Senin, 27 Juli 2026 | 11:00:47 WIB
Polri Jelaskan Peran Bhabinkamtibmas Bersinergi dengan Ditjen Pajak (FOTO: NET)

JAKARTA - Markas besar kepolisian menyatakan secara tegas bahwa personel pembina keamanan tidak mempunyai hak memungut, memeriksa, atau menagih pajak.

Pernyataan itu disampaikan menyusul munculnya berbagai tanggapan miring mengenai kerja sama lintas instansi.

Sebagian warga sempat menduga bahwa pelibatan aparat keamanan berarti mereka kini bertindak sebagai pegawai pajak.

Petinggi humas kepolisian dari sumbernya memberikan penjelasan resmi terkait batasan tugas tersebut.

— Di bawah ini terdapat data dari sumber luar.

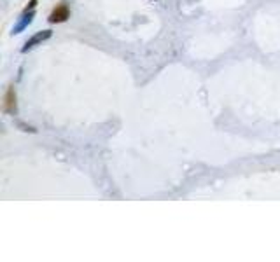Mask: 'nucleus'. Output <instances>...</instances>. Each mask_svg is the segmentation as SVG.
Here are the masks:
<instances>
[{
    "label": "nucleus",
    "mask_w": 280,
    "mask_h": 262,
    "mask_svg": "<svg viewBox=\"0 0 280 262\" xmlns=\"http://www.w3.org/2000/svg\"><path fill=\"white\" fill-rule=\"evenodd\" d=\"M35 7H37V0H30V2H28V6L25 7V11L21 13L18 23L13 27V32H11L13 35H18V33L27 30L28 25H32V21H34V18H35Z\"/></svg>",
    "instance_id": "1"
},
{
    "label": "nucleus",
    "mask_w": 280,
    "mask_h": 262,
    "mask_svg": "<svg viewBox=\"0 0 280 262\" xmlns=\"http://www.w3.org/2000/svg\"><path fill=\"white\" fill-rule=\"evenodd\" d=\"M70 18V9L67 4H60V6H56L53 9V13L49 14V18H47V21H49L51 25H56V23H65Z\"/></svg>",
    "instance_id": "4"
},
{
    "label": "nucleus",
    "mask_w": 280,
    "mask_h": 262,
    "mask_svg": "<svg viewBox=\"0 0 280 262\" xmlns=\"http://www.w3.org/2000/svg\"><path fill=\"white\" fill-rule=\"evenodd\" d=\"M2 110L6 114H13V116H16V114H18V97H16V88H14V86L7 88L6 95H4Z\"/></svg>",
    "instance_id": "2"
},
{
    "label": "nucleus",
    "mask_w": 280,
    "mask_h": 262,
    "mask_svg": "<svg viewBox=\"0 0 280 262\" xmlns=\"http://www.w3.org/2000/svg\"><path fill=\"white\" fill-rule=\"evenodd\" d=\"M53 37V32L51 30H42V32H37L35 35H32L30 39L25 42V46L21 47V53H28V51H32L34 47H37L39 44L46 42L47 39H51Z\"/></svg>",
    "instance_id": "3"
}]
</instances>
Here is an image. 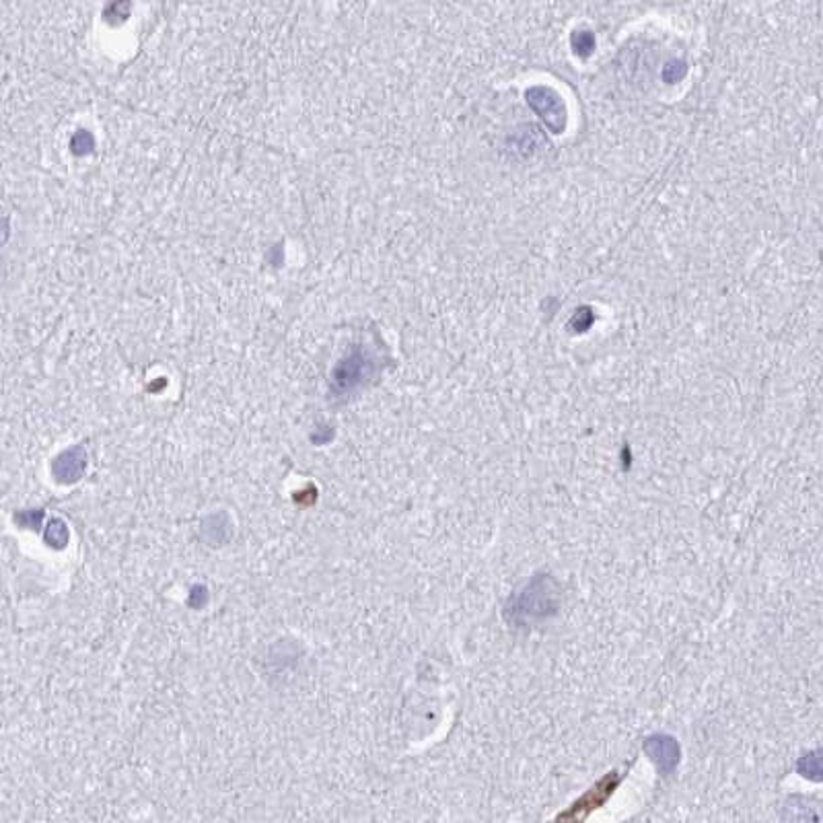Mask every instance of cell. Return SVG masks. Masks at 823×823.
<instances>
[{"label":"cell","instance_id":"7a4b0ae2","mask_svg":"<svg viewBox=\"0 0 823 823\" xmlns=\"http://www.w3.org/2000/svg\"><path fill=\"white\" fill-rule=\"evenodd\" d=\"M647 751L663 774H669V772L677 765V760H679L677 741H673L671 737L652 735L647 741Z\"/></svg>","mask_w":823,"mask_h":823},{"label":"cell","instance_id":"3957f363","mask_svg":"<svg viewBox=\"0 0 823 823\" xmlns=\"http://www.w3.org/2000/svg\"><path fill=\"white\" fill-rule=\"evenodd\" d=\"M784 823H818V813L803 803H789L784 809Z\"/></svg>","mask_w":823,"mask_h":823},{"label":"cell","instance_id":"6da1fadb","mask_svg":"<svg viewBox=\"0 0 823 823\" xmlns=\"http://www.w3.org/2000/svg\"><path fill=\"white\" fill-rule=\"evenodd\" d=\"M617 784H620V774H617V772L603 776L593 789H588L583 797L577 801V803H572L564 813H560L556 823H583L595 809H599L609 797H612Z\"/></svg>","mask_w":823,"mask_h":823}]
</instances>
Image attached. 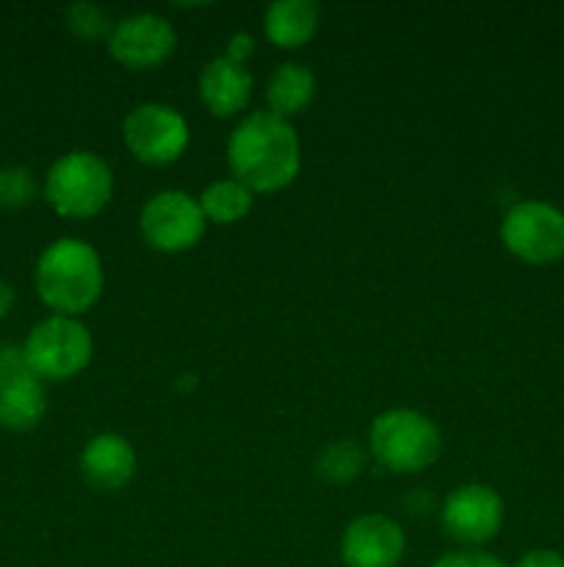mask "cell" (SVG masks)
Instances as JSON below:
<instances>
[{
	"label": "cell",
	"mask_w": 564,
	"mask_h": 567,
	"mask_svg": "<svg viewBox=\"0 0 564 567\" xmlns=\"http://www.w3.org/2000/svg\"><path fill=\"white\" fill-rule=\"evenodd\" d=\"M39 183L28 166L9 164L0 166V208L20 210L36 199Z\"/></svg>",
	"instance_id": "19"
},
{
	"label": "cell",
	"mask_w": 564,
	"mask_h": 567,
	"mask_svg": "<svg viewBox=\"0 0 564 567\" xmlns=\"http://www.w3.org/2000/svg\"><path fill=\"white\" fill-rule=\"evenodd\" d=\"M22 354L33 377L42 382H64L81 374L94 354L92 332L75 316H48L31 327Z\"/></svg>",
	"instance_id": "5"
},
{
	"label": "cell",
	"mask_w": 564,
	"mask_h": 567,
	"mask_svg": "<svg viewBox=\"0 0 564 567\" xmlns=\"http://www.w3.org/2000/svg\"><path fill=\"white\" fill-rule=\"evenodd\" d=\"M205 219L199 199L180 188H164L144 203L138 214L142 238L158 252H186L205 236Z\"/></svg>",
	"instance_id": "8"
},
{
	"label": "cell",
	"mask_w": 564,
	"mask_h": 567,
	"mask_svg": "<svg viewBox=\"0 0 564 567\" xmlns=\"http://www.w3.org/2000/svg\"><path fill=\"white\" fill-rule=\"evenodd\" d=\"M199 97L213 116H236L252 97V72L227 55H216L199 72Z\"/></svg>",
	"instance_id": "13"
},
{
	"label": "cell",
	"mask_w": 564,
	"mask_h": 567,
	"mask_svg": "<svg viewBox=\"0 0 564 567\" xmlns=\"http://www.w3.org/2000/svg\"><path fill=\"white\" fill-rule=\"evenodd\" d=\"M224 55L230 61H236V64H247V61L254 55V37H252V33H247V31L232 33L230 42H227V53Z\"/></svg>",
	"instance_id": "24"
},
{
	"label": "cell",
	"mask_w": 564,
	"mask_h": 567,
	"mask_svg": "<svg viewBox=\"0 0 564 567\" xmlns=\"http://www.w3.org/2000/svg\"><path fill=\"white\" fill-rule=\"evenodd\" d=\"M365 465V452L354 441H335L326 449H321L315 460V474L326 485H346L357 480Z\"/></svg>",
	"instance_id": "18"
},
{
	"label": "cell",
	"mask_w": 564,
	"mask_h": 567,
	"mask_svg": "<svg viewBox=\"0 0 564 567\" xmlns=\"http://www.w3.org/2000/svg\"><path fill=\"white\" fill-rule=\"evenodd\" d=\"M442 529L451 540L479 548L495 540L503 526V498L490 485L470 482L451 491L440 509Z\"/></svg>",
	"instance_id": "9"
},
{
	"label": "cell",
	"mask_w": 564,
	"mask_h": 567,
	"mask_svg": "<svg viewBox=\"0 0 564 567\" xmlns=\"http://www.w3.org/2000/svg\"><path fill=\"white\" fill-rule=\"evenodd\" d=\"M407 537L398 520L387 515H359L343 529L341 559L346 567H398Z\"/></svg>",
	"instance_id": "11"
},
{
	"label": "cell",
	"mask_w": 564,
	"mask_h": 567,
	"mask_svg": "<svg viewBox=\"0 0 564 567\" xmlns=\"http://www.w3.org/2000/svg\"><path fill=\"white\" fill-rule=\"evenodd\" d=\"M321 9L313 0H274L263 14V31L271 44L293 50L307 44L318 31Z\"/></svg>",
	"instance_id": "14"
},
{
	"label": "cell",
	"mask_w": 564,
	"mask_h": 567,
	"mask_svg": "<svg viewBox=\"0 0 564 567\" xmlns=\"http://www.w3.org/2000/svg\"><path fill=\"white\" fill-rule=\"evenodd\" d=\"M315 97V75L307 64L299 61H285L271 72L269 83H265V103H269L271 114L291 120V116L302 114Z\"/></svg>",
	"instance_id": "16"
},
{
	"label": "cell",
	"mask_w": 564,
	"mask_h": 567,
	"mask_svg": "<svg viewBox=\"0 0 564 567\" xmlns=\"http://www.w3.org/2000/svg\"><path fill=\"white\" fill-rule=\"evenodd\" d=\"M105 271L100 252L88 241L61 236L42 249L33 269V288L55 316H81L100 299Z\"/></svg>",
	"instance_id": "2"
},
{
	"label": "cell",
	"mask_w": 564,
	"mask_h": 567,
	"mask_svg": "<svg viewBox=\"0 0 564 567\" xmlns=\"http://www.w3.org/2000/svg\"><path fill=\"white\" fill-rule=\"evenodd\" d=\"M14 305H17L14 286L6 280H0V319H6V316L11 313V310H14Z\"/></svg>",
	"instance_id": "25"
},
{
	"label": "cell",
	"mask_w": 564,
	"mask_h": 567,
	"mask_svg": "<svg viewBox=\"0 0 564 567\" xmlns=\"http://www.w3.org/2000/svg\"><path fill=\"white\" fill-rule=\"evenodd\" d=\"M514 567H564V554L556 548H531Z\"/></svg>",
	"instance_id": "23"
},
{
	"label": "cell",
	"mask_w": 564,
	"mask_h": 567,
	"mask_svg": "<svg viewBox=\"0 0 564 567\" xmlns=\"http://www.w3.org/2000/svg\"><path fill=\"white\" fill-rule=\"evenodd\" d=\"M175 44L171 22L153 11L122 17L108 33V53L127 70H155L175 53Z\"/></svg>",
	"instance_id": "10"
},
{
	"label": "cell",
	"mask_w": 564,
	"mask_h": 567,
	"mask_svg": "<svg viewBox=\"0 0 564 567\" xmlns=\"http://www.w3.org/2000/svg\"><path fill=\"white\" fill-rule=\"evenodd\" d=\"M48 413V391L31 371L0 385V430L28 432Z\"/></svg>",
	"instance_id": "15"
},
{
	"label": "cell",
	"mask_w": 564,
	"mask_h": 567,
	"mask_svg": "<svg viewBox=\"0 0 564 567\" xmlns=\"http://www.w3.org/2000/svg\"><path fill=\"white\" fill-rule=\"evenodd\" d=\"M431 567H509L501 557L481 548H462V551L442 554Z\"/></svg>",
	"instance_id": "21"
},
{
	"label": "cell",
	"mask_w": 564,
	"mask_h": 567,
	"mask_svg": "<svg viewBox=\"0 0 564 567\" xmlns=\"http://www.w3.org/2000/svg\"><path fill=\"white\" fill-rule=\"evenodd\" d=\"M370 454L393 474H420L437 463L442 435L429 415L409 408L385 410L368 430Z\"/></svg>",
	"instance_id": "4"
},
{
	"label": "cell",
	"mask_w": 564,
	"mask_h": 567,
	"mask_svg": "<svg viewBox=\"0 0 564 567\" xmlns=\"http://www.w3.org/2000/svg\"><path fill=\"white\" fill-rule=\"evenodd\" d=\"M66 25H70V31L77 39H86V42L108 37L111 28H114L108 20V11L100 9L97 3H86V0L70 6V11H66Z\"/></svg>",
	"instance_id": "20"
},
{
	"label": "cell",
	"mask_w": 564,
	"mask_h": 567,
	"mask_svg": "<svg viewBox=\"0 0 564 567\" xmlns=\"http://www.w3.org/2000/svg\"><path fill=\"white\" fill-rule=\"evenodd\" d=\"M501 241L529 266L556 264L564 258V210L545 199H523L503 216Z\"/></svg>",
	"instance_id": "6"
},
{
	"label": "cell",
	"mask_w": 564,
	"mask_h": 567,
	"mask_svg": "<svg viewBox=\"0 0 564 567\" xmlns=\"http://www.w3.org/2000/svg\"><path fill=\"white\" fill-rule=\"evenodd\" d=\"M28 371L31 369H28L22 347H14V343H0V385L28 374Z\"/></svg>",
	"instance_id": "22"
},
{
	"label": "cell",
	"mask_w": 564,
	"mask_h": 567,
	"mask_svg": "<svg viewBox=\"0 0 564 567\" xmlns=\"http://www.w3.org/2000/svg\"><path fill=\"white\" fill-rule=\"evenodd\" d=\"M122 138L130 155L142 164L166 166L175 164L191 142L188 122L175 105L142 103L122 122Z\"/></svg>",
	"instance_id": "7"
},
{
	"label": "cell",
	"mask_w": 564,
	"mask_h": 567,
	"mask_svg": "<svg viewBox=\"0 0 564 567\" xmlns=\"http://www.w3.org/2000/svg\"><path fill=\"white\" fill-rule=\"evenodd\" d=\"M197 199L205 219L213 221V225H236V221L247 219L254 205V194L236 177L213 181L210 186H205V192Z\"/></svg>",
	"instance_id": "17"
},
{
	"label": "cell",
	"mask_w": 564,
	"mask_h": 567,
	"mask_svg": "<svg viewBox=\"0 0 564 567\" xmlns=\"http://www.w3.org/2000/svg\"><path fill=\"white\" fill-rule=\"evenodd\" d=\"M44 203L64 219H92L114 194V175L92 150H70L50 164L42 183Z\"/></svg>",
	"instance_id": "3"
},
{
	"label": "cell",
	"mask_w": 564,
	"mask_h": 567,
	"mask_svg": "<svg viewBox=\"0 0 564 567\" xmlns=\"http://www.w3.org/2000/svg\"><path fill=\"white\" fill-rule=\"evenodd\" d=\"M227 166L252 194L282 192L302 166L296 127L271 111H252L227 138Z\"/></svg>",
	"instance_id": "1"
},
{
	"label": "cell",
	"mask_w": 564,
	"mask_h": 567,
	"mask_svg": "<svg viewBox=\"0 0 564 567\" xmlns=\"http://www.w3.org/2000/svg\"><path fill=\"white\" fill-rule=\"evenodd\" d=\"M81 474L88 487L100 493H116L136 474V452L130 441L116 432H100L83 446Z\"/></svg>",
	"instance_id": "12"
}]
</instances>
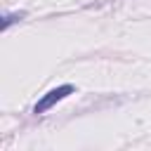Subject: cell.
I'll list each match as a JSON object with an SVG mask.
<instances>
[{
	"label": "cell",
	"instance_id": "obj_1",
	"mask_svg": "<svg viewBox=\"0 0 151 151\" xmlns=\"http://www.w3.org/2000/svg\"><path fill=\"white\" fill-rule=\"evenodd\" d=\"M73 90H76L73 85H59V87L50 90V92H47V94H45V97H42V99L35 104V109H33V111H35V113H45V111H47V109H52L57 101H61L64 97L73 94Z\"/></svg>",
	"mask_w": 151,
	"mask_h": 151
},
{
	"label": "cell",
	"instance_id": "obj_2",
	"mask_svg": "<svg viewBox=\"0 0 151 151\" xmlns=\"http://www.w3.org/2000/svg\"><path fill=\"white\" fill-rule=\"evenodd\" d=\"M19 17H21V14H19ZM19 17H12V14H7V17H5V21H2V26L7 28V26H9V24H12L14 19H19Z\"/></svg>",
	"mask_w": 151,
	"mask_h": 151
}]
</instances>
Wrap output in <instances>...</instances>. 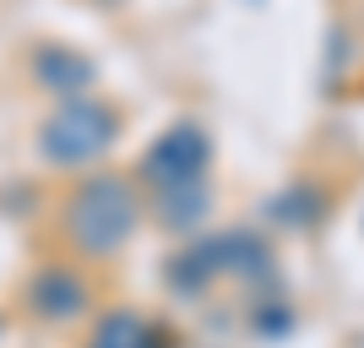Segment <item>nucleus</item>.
Segmentation results:
<instances>
[{"label":"nucleus","instance_id":"obj_4","mask_svg":"<svg viewBox=\"0 0 364 348\" xmlns=\"http://www.w3.org/2000/svg\"><path fill=\"white\" fill-rule=\"evenodd\" d=\"M33 310H44V316H55V321H71L76 310H87V288L71 273H44L33 283Z\"/></svg>","mask_w":364,"mask_h":348},{"label":"nucleus","instance_id":"obj_2","mask_svg":"<svg viewBox=\"0 0 364 348\" xmlns=\"http://www.w3.org/2000/svg\"><path fill=\"white\" fill-rule=\"evenodd\" d=\"M114 142V115H109L104 104H65L55 120L38 131V147H44V158H55V164H87V158H98V152Z\"/></svg>","mask_w":364,"mask_h":348},{"label":"nucleus","instance_id":"obj_1","mask_svg":"<svg viewBox=\"0 0 364 348\" xmlns=\"http://www.w3.org/2000/svg\"><path fill=\"white\" fill-rule=\"evenodd\" d=\"M65 228H71V240L82 245L87 256H109V251L125 245L131 228H136V196H131V185L114 180V174L87 180L71 196V207H65Z\"/></svg>","mask_w":364,"mask_h":348},{"label":"nucleus","instance_id":"obj_5","mask_svg":"<svg viewBox=\"0 0 364 348\" xmlns=\"http://www.w3.org/2000/svg\"><path fill=\"white\" fill-rule=\"evenodd\" d=\"M38 76H44L55 93H76L87 82V65H76L71 55H60V49H44V55H38Z\"/></svg>","mask_w":364,"mask_h":348},{"label":"nucleus","instance_id":"obj_3","mask_svg":"<svg viewBox=\"0 0 364 348\" xmlns=\"http://www.w3.org/2000/svg\"><path fill=\"white\" fill-rule=\"evenodd\" d=\"M201 169H207V137L196 125H174L168 137L152 142V152L141 158V174L152 185H164V196H180V191H207L201 185Z\"/></svg>","mask_w":364,"mask_h":348}]
</instances>
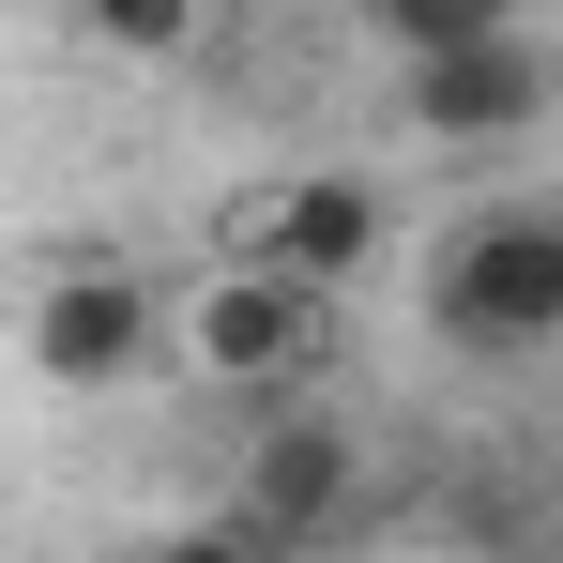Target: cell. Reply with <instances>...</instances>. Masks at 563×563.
<instances>
[{"mask_svg":"<svg viewBox=\"0 0 563 563\" xmlns=\"http://www.w3.org/2000/svg\"><path fill=\"white\" fill-rule=\"evenodd\" d=\"M442 335L457 351H549L563 335V213H472L442 244Z\"/></svg>","mask_w":563,"mask_h":563,"instance_id":"cell-1","label":"cell"},{"mask_svg":"<svg viewBox=\"0 0 563 563\" xmlns=\"http://www.w3.org/2000/svg\"><path fill=\"white\" fill-rule=\"evenodd\" d=\"M153 351H184V305H153L122 260H77V275L31 289V366H46V380L92 396V380H137Z\"/></svg>","mask_w":563,"mask_h":563,"instance_id":"cell-2","label":"cell"},{"mask_svg":"<svg viewBox=\"0 0 563 563\" xmlns=\"http://www.w3.org/2000/svg\"><path fill=\"white\" fill-rule=\"evenodd\" d=\"M305 351H320V289L275 275V260H213V275L184 289V366L198 380L244 396V380H289Z\"/></svg>","mask_w":563,"mask_h":563,"instance_id":"cell-3","label":"cell"},{"mask_svg":"<svg viewBox=\"0 0 563 563\" xmlns=\"http://www.w3.org/2000/svg\"><path fill=\"white\" fill-rule=\"evenodd\" d=\"M244 260H275V275L335 289L380 260V184H351V168H289V184L244 198Z\"/></svg>","mask_w":563,"mask_h":563,"instance_id":"cell-4","label":"cell"},{"mask_svg":"<svg viewBox=\"0 0 563 563\" xmlns=\"http://www.w3.org/2000/svg\"><path fill=\"white\" fill-rule=\"evenodd\" d=\"M396 107H411V137H518V122L549 107V62H533L518 31L427 46V62H396Z\"/></svg>","mask_w":563,"mask_h":563,"instance_id":"cell-5","label":"cell"},{"mask_svg":"<svg viewBox=\"0 0 563 563\" xmlns=\"http://www.w3.org/2000/svg\"><path fill=\"white\" fill-rule=\"evenodd\" d=\"M335 503H351V442L335 427H275L260 472H244V533H320Z\"/></svg>","mask_w":563,"mask_h":563,"instance_id":"cell-6","label":"cell"},{"mask_svg":"<svg viewBox=\"0 0 563 563\" xmlns=\"http://www.w3.org/2000/svg\"><path fill=\"white\" fill-rule=\"evenodd\" d=\"M366 31L396 62H427V46H487V31H518V0H366Z\"/></svg>","mask_w":563,"mask_h":563,"instance_id":"cell-7","label":"cell"},{"mask_svg":"<svg viewBox=\"0 0 563 563\" xmlns=\"http://www.w3.org/2000/svg\"><path fill=\"white\" fill-rule=\"evenodd\" d=\"M92 31L122 46V62H184V46H198V0H92Z\"/></svg>","mask_w":563,"mask_h":563,"instance_id":"cell-8","label":"cell"},{"mask_svg":"<svg viewBox=\"0 0 563 563\" xmlns=\"http://www.w3.org/2000/svg\"><path fill=\"white\" fill-rule=\"evenodd\" d=\"M153 563H275V533H244V518H229V533H168Z\"/></svg>","mask_w":563,"mask_h":563,"instance_id":"cell-9","label":"cell"}]
</instances>
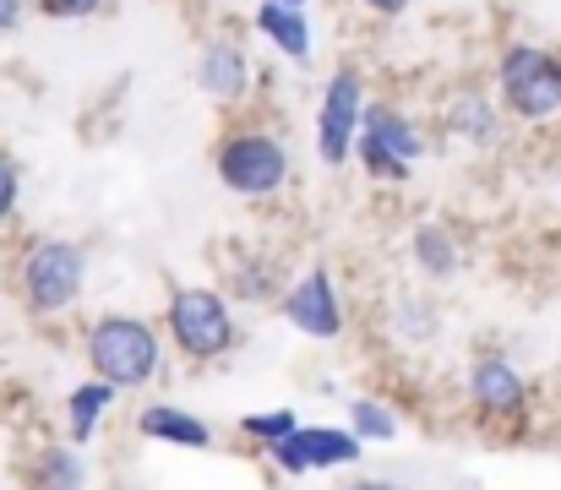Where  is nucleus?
<instances>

“Kami tegaskan bahwa Bhabinkamtibmas bukan petugas pajak dan tidak memiliki kewenangan untuk melakukan penilaian kepatuhan perpajakan, pemeriksaan, penagihan, maupun meminta pembayaran pajak kepada masyarakat. Kewenangan di bidang perpajakan tetap berada pada Direktorat Jenderal Pajak sesuai dengan ketentuan peraturan perundang-undangan,” kata dari sumbernya dalam keterangannya, dikutip Minggu (26/7).

Berdasarkan keterangan dari sumbernya, kolaborasi yang terjalin murni merupakan bentuk koordinasi antarlembaga sesuai porsi masing-masing.

Peran aparat di tingkat lokal difokuskan pada pembinaan warga serta pembangunan jaringan komunikasi.

“Bhabinkamtibmas memiliki fungsi membangun kemitraan dengan masyarakat, menghimpun informasi dan menyampaikan berbagai informasi yang berkaitan dengan kepentingan masyarakat. Karena itu, sinergi dengan instansi lain harus tetap berada dalam koridor tugas dan kewenangan Polri,” katanya.

Kehadiran aparat di tengah warga dipastikan bersifat pencegahan dan pendekatan persuasif.

Aparat tidak boleh disalahartikan sebagai perpanjangan tangan instansi pajak untuk melakukan tindakan hukum.

“Kami ingin masyarakat memahami bahwa kehadiran Bhabinkamtibmas dalam konteks sinergi ini bersifat preventif dan persuasif. Tidak ada kewenangan bagi Bhabinkamtibmas untuk memeriksa, menilai, menagih, atau meminta pembayaran pajak. Jangan sampai sinergi ini menimbulkan persepsi yang keliru di tengah masyarakat,” jelas dari sumbernya.

Segala bentuk penegakan hukum dan pengawasan perpajakan tetap menjadi tanggung jawab mutlak instansi berwenang.

Dukungan lapangan diberikan sebatas membantu kelancaran arus informasi bagi petugas pajak.

Masyarakat diimbau agar tidak salah paham menafsirkan aturan koordinasi tersebut.

Fokus utama pengayom masyarakat tetap pada pemeliharaan ketertiban umum.

“Prinsipnya, setiap institusi memiliki tugas dan kewenangan masing-masing. Polri akan terus mendukung sinergi dan koordinasi dengan kementerian maupun lembaga dalam rangka kepentingan masyarakat dan negara, tetapi pelaksanaannya harus tetap sesuai dengan ketentuan hukum dan tidak menimbulkan tumpang tindih kewenangan,” tutur dari sumbernya.

Penjelasan ini diharapkan mampu meluruskan informasi yang sempat beredar di tengah publik.